# Throttle on a diesel?



## lpcapital (Mar 1, 2007)

A simple question: we all know that in Diesel engines, power output is regulated with the amount of fuel, not the amount of air... So why is there a throttle valve on BMW (and maybe other) Diesel engines? (it's right in front of the EGR valve)

Does it have to do with emissions? Or is it a way to provide engine brake (because we all know that Diesel engines, since don't have a throttle, basically have no inherent engine brake... And why big rigs make that loud noise when engine braking...)?


----------



## F32Fleet (Jul 14, 2010)

#1 To prevent a runaway. http://en.m.wikipedia.org/wiki/Diesel_engine_runaway

#2 Big Rigs have a "Jake Brake". http://en.m.wikipedia.org/wiki/Compression_release_engine_brake


----------



## lpcapital (Mar 1, 2007)

I like the idea of the throttle to be a safety in case of runaway.

Maybe in response to situation like these: 
https://www.youtube.com/watch?v=M-pxsViKF88&feature=youtube_gdata_player?

As far as the brake, we know the X5 doesn't have the compression brake. However I was surprised of the amount of engine brake on the car (much comparable to my gasoline Z4): could it be that at 0 throttle the throttle valve closes?

Sent from BimmerApp mobile app


----------



## d geek (Nov 26, 2008)

discussed at length here:
http://www.bimmerfest.com/forums/showthread.php?t=709379


----------



## BB_cuda (Nov 8, 2011)

A different point of view to offer. A friend of mine that went through mechanical engineering school at same time as I is a turbo diesel expert. He has worked at Aerodyne (turbo house in Dallas), Cummins, Catapillar, John Deer, and now Komatsu. He did what he termed "air handling" for a 76L engine for a giant mining dump truck for Cat (he was a Cummins employee then). It produced ~3500 hp.

I discussed (only a 30 min phone call) the emissions aspects of our 3L turbo diesel as well as JBD boxes. We came upon the subject of the throttle in the context of the high pressure EGR. He strongly felt that the only reason that the throttle was there was to allow a local reduced pressure temporarily (perhaps 300 msec) to allow EGR pressure. He says in the earlier days the delta P across the engine was positive and it was easier as you didn't have to fight the pumping losses associated with a negative delta P. His point is the pressure at the point of EGR injection is likely lower than the incoming charge pressure coming from the intercooler. By partial close of the throttle, the down stream pressure can be reduced so that exhaust can flow into the inlet stream otherwise charge pressure would try to back flow into EGR tract.

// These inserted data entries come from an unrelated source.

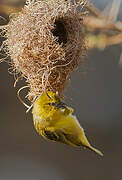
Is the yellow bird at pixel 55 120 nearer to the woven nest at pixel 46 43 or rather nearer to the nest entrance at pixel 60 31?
the woven nest at pixel 46 43

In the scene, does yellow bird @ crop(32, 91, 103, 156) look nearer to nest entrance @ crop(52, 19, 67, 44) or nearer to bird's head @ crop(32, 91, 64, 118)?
bird's head @ crop(32, 91, 64, 118)

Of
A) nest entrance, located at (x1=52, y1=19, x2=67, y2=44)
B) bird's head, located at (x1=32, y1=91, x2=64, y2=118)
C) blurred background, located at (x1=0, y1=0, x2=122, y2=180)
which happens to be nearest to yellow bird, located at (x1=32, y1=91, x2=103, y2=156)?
bird's head, located at (x1=32, y1=91, x2=64, y2=118)

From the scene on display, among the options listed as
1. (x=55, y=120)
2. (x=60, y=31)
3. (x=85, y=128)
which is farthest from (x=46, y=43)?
(x=85, y=128)

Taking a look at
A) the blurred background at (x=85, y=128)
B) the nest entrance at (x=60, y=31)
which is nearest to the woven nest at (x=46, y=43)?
the nest entrance at (x=60, y=31)

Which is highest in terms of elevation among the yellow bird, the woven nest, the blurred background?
the woven nest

I'm not discounting point of runaway though. The guy is a turbo system designer and knows his stuff. Off topic, he asked two things about our turbos.
*1) who makes them for BMW?
2) Are the turbos variable geometry? (this means the vanes move to change the pitch angle to augment boost)*
He recommended that I speak with Gale Banks concerning enhancements to our system. He personally knows him. Gale wanted to hire him but my friend declined.

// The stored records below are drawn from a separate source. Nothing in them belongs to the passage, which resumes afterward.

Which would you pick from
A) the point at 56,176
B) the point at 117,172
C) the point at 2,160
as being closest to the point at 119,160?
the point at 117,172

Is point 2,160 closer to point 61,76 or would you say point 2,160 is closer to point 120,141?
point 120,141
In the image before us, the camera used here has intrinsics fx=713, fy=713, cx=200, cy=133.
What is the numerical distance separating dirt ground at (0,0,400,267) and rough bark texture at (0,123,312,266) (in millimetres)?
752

I will continue dialogue with him this weekend when we both have more time.


----------



## d geek (Nov 26, 2008)

BB_cuda said:


> A different point of view to offer. A friend of mine that went through mechanical engineering school at same time as I is a turbo diesel expert. He has worked at Aerodyne (turbo house in Dallas), Cummins, Catapillar, John Deer, and now Komatsu. He did what he termed "air handling" for a 76L engine for a giant mining dump truck for Cat (he was a Cummins employee then). It produced ~3500 hp.
> 
> I discussed (only a 30 min phone call) the emissions aspects of our 3L turbo diesel as well as JBD boxes. We came upon the subject of the throttle in the context of the high pressure EGR. He strongly felt that the only reason that the throttle was there was to allow a local reduced pressure temporarily (perhaps 300 msec) to allow EGR pressure. He says in the earlier days the delta P across the engine was positive and it was easier as you didn't have to fight the pumping losses associated with a negative delta P. His point is the pressure at the point of EGR injection is likely lower than the incoming charge pressure coming from the intercooler. By partial close of the throttle, the down stream pressure can be reduced so that exhaust can flow into the inlet stream otherwise charge pressure would try to back flow into EGR tract.
> 
> ...


Interesting input. Thanks for sharing that. His explanation of the temporary use of the EGR butterfly to allow more EGR flow makes sense and validates what the other poster was saying in that other thread. Thanks for the info.
1) google searching led me to this: "Borg Warner - 3K - Schwitzer" I think B W is OEM.
2) I recall that at least one of the turbos was VNT, but haven't been able to verify yet.


----------



## Hoooper (Jun 17, 2013)

I can confirm that the turbos are Borg-Warner. K26 is the small turbo and kp39 is the bigger turbo. On the variable geometry portion supposedly either one or both is variable geometry, I have not really checked on the borg warner sheet to find out though since I dont really have any interest in messing with the turbos


----------



## floydarogers (Oct 11, 2010)

The 328d uses a single "variable geometry" turbo. So does the newer N57 for the 530d version.


----------



## lpcapital (Mar 1, 2007)

All this is great info: say thanks to your friend!!!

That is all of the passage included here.